What to do —
With the line that contains "content_type: text/plain" as the first line, output exactly every line through the end of the material.

Start of Supplied records

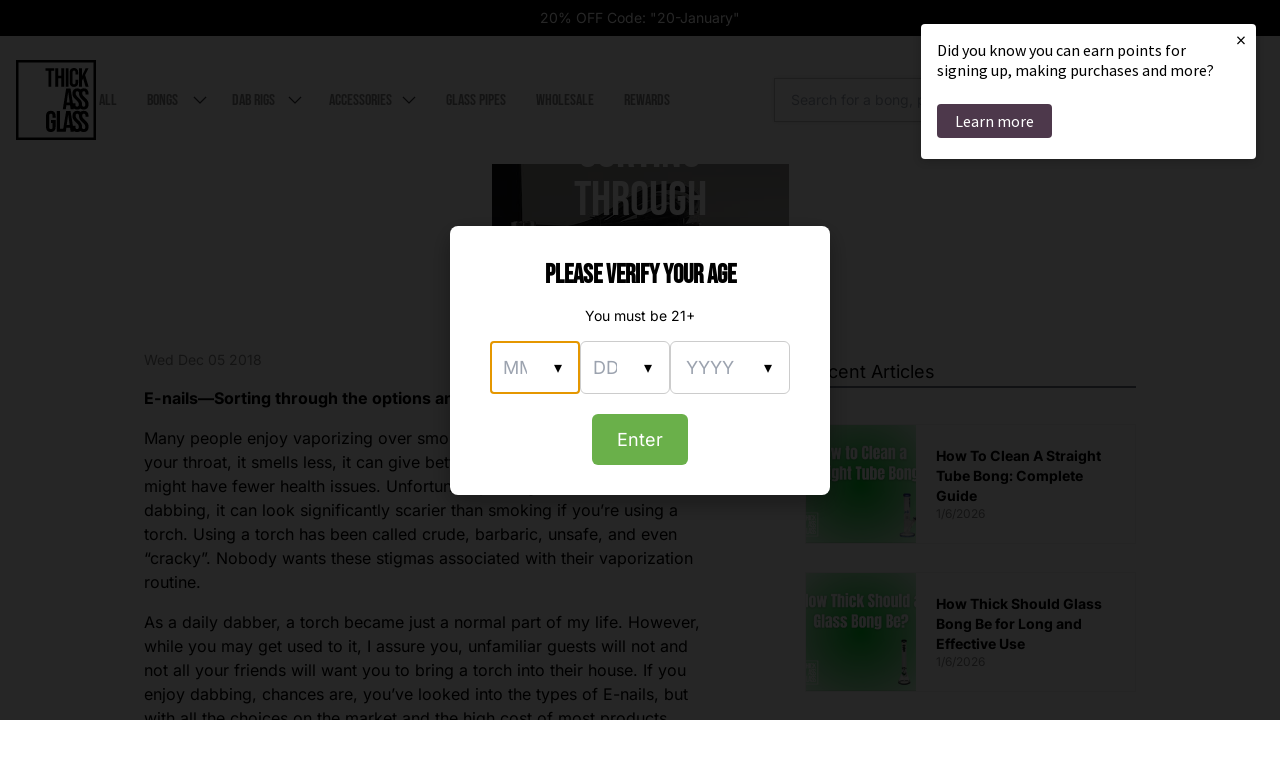

--- FILE ---
content_type: application/javascript
request_url: https://api.ipify.org/?format=jsonp&callback=getIP
body_size: 45
content:
getIP({"ip":"3.145.157.251"});

--- FILE ---
content_type: text/plain
request_url: https://api.ipify.org/
body_size: 28
content:
3.145.157.251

End of Supplied records

Completed task —
content_type: text/plain
request_url: https://api.ipify.org/
body_size: 28
content:
3.145.157.251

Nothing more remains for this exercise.